Este cortiçol consegue voar quilómetros no deserto e levar água às crias nas suas penas. E cientistas descobrem o segredo



As penas das aves, regra geral, são bastante eficientes em repelir a água, uma capacidade que lhes permite quando chove, por exemplo, levantarem e serem capazes de manter o voo. As aves aquáticas são o epítome das penas hidrofóbicas, tanto que, se observarmos com atenção, a água nas penas dos patos forma pequenas esferas que rolam pelo corpo do animal.

Contudo, nem sempre a capacidade das penas para repelir a água é algo desejável. E uma espécie em particular evoluiu penas que, realmente, atuam como pequenos ‘reservatórios’.

Trata-se de um cortiçol da espécie Pterocles namaqua, que habita regiões desérticas e onde a água escasseia, em especial na África do Sul, no Botsuana e na Namíbia. Por viver em ambientes são secos, esta pequena ave de tons acastanhados tem de ser capaz de tirar o máximo partido dos poucos corpos de água existentes no seu habitat.

Cortiçol da espécie Pterocles namaqua.
Foto: Chris Eason / Wiki Commons

Esta espécie está munida de umas penas muito peculiares que absorvem e retêm a água com tal eficiência que o animal é capaz de voar mais de 20 quilómetros entre um charco, por exemplo, e o seu ninho e ainda ter água suficiente nas penas para saciar a sua sede e a das suas crias no deserto.

Contudo, apesar de esta capacidade do cortiçol para transportar água nas suas penas ter sido pela primeira vez descrita em 1896 pelo ornitólogo britânico Edmund Meade-Waldo, até agora as características estruturais que tornam as penas do cortiçol P. namaqua únicas eram desconhecidas.

Mas uma dupla de cientistas da Universidade Johns Hopkins e do Massachusetts Institute of Technology (MIT), nos Estados Unidos da América, recorrendo a técnicas avançadas de microscopia desvendou, por fim, o mistério.

Através da análise de penas ventrais de um P. namaqua, emprestadas pelo Museu de Zoologia Comparativa da Universidade de Harvard, os cientistas Jochen Muller e Lorna Gibson, autores de um artigo publicado no ‘Journal of the Royal Society Interface’, perceberam que as penas dessa espécie têm uma estrutura diferente da maioria das penas de outras aves.

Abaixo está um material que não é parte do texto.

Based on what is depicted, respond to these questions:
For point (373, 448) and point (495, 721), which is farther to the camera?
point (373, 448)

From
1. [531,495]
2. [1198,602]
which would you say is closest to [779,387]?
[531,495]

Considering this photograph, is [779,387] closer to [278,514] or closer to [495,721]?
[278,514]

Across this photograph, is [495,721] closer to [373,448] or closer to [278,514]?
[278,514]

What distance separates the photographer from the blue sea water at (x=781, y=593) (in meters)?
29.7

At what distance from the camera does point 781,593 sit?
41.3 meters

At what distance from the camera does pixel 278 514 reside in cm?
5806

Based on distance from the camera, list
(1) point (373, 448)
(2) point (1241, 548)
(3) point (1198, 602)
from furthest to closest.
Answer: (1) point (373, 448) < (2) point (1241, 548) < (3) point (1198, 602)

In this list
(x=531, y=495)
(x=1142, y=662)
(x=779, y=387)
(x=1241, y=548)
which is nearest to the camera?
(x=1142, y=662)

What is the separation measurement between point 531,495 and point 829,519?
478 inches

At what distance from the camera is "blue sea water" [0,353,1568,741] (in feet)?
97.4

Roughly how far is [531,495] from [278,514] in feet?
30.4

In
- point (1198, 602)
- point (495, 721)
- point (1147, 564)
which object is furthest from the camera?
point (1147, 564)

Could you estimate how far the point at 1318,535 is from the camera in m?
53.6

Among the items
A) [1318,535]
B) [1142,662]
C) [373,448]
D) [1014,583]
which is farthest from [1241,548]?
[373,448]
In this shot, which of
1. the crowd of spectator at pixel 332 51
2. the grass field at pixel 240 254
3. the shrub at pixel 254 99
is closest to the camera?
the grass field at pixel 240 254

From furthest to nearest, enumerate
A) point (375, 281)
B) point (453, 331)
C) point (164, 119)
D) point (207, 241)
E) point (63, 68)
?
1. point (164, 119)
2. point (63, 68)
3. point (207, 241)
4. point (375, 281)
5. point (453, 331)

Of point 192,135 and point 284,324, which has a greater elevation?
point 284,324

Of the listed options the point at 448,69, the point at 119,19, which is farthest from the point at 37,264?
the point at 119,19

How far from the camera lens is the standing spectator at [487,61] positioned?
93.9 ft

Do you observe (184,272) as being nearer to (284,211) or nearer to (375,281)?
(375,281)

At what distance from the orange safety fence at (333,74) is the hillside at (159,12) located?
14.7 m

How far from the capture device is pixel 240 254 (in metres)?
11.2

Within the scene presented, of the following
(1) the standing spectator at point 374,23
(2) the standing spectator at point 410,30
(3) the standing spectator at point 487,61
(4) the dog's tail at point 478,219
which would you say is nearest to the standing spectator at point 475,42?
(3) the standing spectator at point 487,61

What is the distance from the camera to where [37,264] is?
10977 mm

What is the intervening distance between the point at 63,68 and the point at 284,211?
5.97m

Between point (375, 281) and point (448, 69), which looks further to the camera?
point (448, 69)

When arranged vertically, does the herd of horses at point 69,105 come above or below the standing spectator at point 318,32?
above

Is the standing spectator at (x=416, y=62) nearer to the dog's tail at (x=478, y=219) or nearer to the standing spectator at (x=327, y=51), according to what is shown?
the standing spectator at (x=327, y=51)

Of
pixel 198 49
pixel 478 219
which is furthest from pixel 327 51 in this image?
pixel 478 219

A maioria das penas são compostas por uma haste central, da qual ramificam barbas, e dessas ramificam-se ainda pequenas bárbulas. E é precisamente nas bárbulas que se esconde o segredo para a capacidade deste cortiçol para transportar água.

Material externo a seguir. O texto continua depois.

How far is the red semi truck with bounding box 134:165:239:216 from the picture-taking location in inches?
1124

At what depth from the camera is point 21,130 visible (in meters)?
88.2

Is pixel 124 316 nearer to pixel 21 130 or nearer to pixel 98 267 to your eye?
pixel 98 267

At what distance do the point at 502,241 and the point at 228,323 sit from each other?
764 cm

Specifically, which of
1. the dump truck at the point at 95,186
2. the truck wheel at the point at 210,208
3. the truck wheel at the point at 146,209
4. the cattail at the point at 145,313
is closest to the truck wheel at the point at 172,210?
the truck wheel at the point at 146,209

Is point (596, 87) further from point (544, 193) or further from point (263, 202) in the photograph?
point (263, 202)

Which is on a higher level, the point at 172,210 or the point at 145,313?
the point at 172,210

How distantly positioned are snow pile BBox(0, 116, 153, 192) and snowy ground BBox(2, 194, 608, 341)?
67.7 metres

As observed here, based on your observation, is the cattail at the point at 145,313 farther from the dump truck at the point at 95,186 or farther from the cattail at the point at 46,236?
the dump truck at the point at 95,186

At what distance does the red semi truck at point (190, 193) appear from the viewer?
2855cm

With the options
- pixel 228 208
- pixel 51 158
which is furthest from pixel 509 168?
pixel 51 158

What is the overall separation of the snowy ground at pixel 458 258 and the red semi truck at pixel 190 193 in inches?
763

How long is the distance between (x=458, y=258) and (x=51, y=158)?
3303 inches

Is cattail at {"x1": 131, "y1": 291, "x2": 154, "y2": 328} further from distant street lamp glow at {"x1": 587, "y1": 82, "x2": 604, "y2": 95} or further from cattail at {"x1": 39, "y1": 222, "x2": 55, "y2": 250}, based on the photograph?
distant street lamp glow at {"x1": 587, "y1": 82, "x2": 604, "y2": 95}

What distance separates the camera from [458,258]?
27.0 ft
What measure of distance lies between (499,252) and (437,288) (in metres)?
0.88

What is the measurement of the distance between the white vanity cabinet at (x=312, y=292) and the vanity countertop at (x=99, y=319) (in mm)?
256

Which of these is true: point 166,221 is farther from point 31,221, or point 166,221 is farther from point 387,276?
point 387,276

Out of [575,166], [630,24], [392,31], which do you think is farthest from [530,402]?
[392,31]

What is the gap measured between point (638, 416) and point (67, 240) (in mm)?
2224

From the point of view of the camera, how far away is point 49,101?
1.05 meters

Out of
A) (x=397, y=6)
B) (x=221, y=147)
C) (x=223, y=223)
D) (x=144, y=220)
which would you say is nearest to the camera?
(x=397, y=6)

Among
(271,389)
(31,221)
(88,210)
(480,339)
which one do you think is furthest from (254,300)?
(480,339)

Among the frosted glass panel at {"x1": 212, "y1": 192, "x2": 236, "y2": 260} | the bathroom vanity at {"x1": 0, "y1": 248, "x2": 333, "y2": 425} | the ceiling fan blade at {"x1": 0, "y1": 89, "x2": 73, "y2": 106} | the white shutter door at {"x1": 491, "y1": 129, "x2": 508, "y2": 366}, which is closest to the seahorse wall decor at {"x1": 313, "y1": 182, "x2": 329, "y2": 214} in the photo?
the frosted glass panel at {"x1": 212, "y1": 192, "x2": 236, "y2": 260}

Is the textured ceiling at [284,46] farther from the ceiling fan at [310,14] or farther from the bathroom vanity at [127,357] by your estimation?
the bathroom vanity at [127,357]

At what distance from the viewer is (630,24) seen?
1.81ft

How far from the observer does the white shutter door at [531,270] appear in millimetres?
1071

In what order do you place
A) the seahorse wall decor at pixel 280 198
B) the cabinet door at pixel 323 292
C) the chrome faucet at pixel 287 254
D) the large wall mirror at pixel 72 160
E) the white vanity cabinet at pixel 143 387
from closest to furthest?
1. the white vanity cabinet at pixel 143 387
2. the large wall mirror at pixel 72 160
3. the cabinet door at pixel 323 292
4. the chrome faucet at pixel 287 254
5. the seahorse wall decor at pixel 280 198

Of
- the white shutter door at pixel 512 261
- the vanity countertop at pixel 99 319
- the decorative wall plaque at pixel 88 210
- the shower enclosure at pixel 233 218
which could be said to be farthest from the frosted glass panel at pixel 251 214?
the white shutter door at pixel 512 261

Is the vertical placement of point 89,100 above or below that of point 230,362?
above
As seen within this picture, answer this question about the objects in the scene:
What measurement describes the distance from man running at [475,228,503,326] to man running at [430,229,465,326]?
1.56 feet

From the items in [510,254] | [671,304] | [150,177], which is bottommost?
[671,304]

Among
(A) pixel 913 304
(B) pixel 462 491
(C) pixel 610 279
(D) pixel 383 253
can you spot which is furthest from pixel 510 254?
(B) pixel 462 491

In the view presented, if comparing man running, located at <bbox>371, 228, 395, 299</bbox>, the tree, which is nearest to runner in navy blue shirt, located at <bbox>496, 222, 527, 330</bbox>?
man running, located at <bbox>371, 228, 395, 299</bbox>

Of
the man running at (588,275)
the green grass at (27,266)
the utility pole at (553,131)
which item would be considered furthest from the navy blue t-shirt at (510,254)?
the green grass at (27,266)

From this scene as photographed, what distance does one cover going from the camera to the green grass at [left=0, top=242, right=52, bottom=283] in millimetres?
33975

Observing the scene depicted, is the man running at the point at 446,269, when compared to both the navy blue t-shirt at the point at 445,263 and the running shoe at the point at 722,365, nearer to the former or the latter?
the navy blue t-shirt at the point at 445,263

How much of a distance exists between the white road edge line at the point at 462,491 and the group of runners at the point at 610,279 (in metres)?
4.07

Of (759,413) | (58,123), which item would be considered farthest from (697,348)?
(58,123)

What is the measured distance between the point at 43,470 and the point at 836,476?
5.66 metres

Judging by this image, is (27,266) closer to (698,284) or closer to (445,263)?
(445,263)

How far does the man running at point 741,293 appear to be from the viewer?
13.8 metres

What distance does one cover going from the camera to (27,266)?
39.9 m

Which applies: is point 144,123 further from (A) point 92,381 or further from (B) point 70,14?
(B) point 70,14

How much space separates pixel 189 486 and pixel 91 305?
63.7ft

A estrutura desses filamentos microscópicos permite que, contrariamente ao que acontece noutras aves, a água recebida seja mantida por bárbulas flexíveis, através da ação capilar, ou capilaridade.

Imagens microscópica de uma pena de cortiçol Pterocles namaqua mostra o comportamento das bárbulas ao contactarem com a água. Crédito: Specimen #142928, Museum of Comparative Zoology, Harvard University © President and Fellows of Harvard College.

Esta investigação, segundo os seus autores, foi movida pela mera curiosidade em descobrir como é que o cortiçol P. namaqua era capaz de reter água nas penas de tal forma que podia voar longas distâncias no deserto e ainda assim chegar ao destino com água suficiente para matar a sede das crias.

No entanto, o que descobriram poderá ter um impacto que vai além da pura curiosidade científica. De acordo com Gibson, a estrutura das penas desta ave pode servir de inspiração para, por exemplo, a criação de dispositivos que ajudem a aumentar a disponibilidade de água em zonas áridas e desérticas, mas que durante os períodos de menos calor podem registar níveis significantes de humidade, na forma de nevoeiro.

“Um material com este tipo de estrutura poderá ser mais eficaz na colheita do nevoeiro e no armazenamento da água”, afirma a cientista.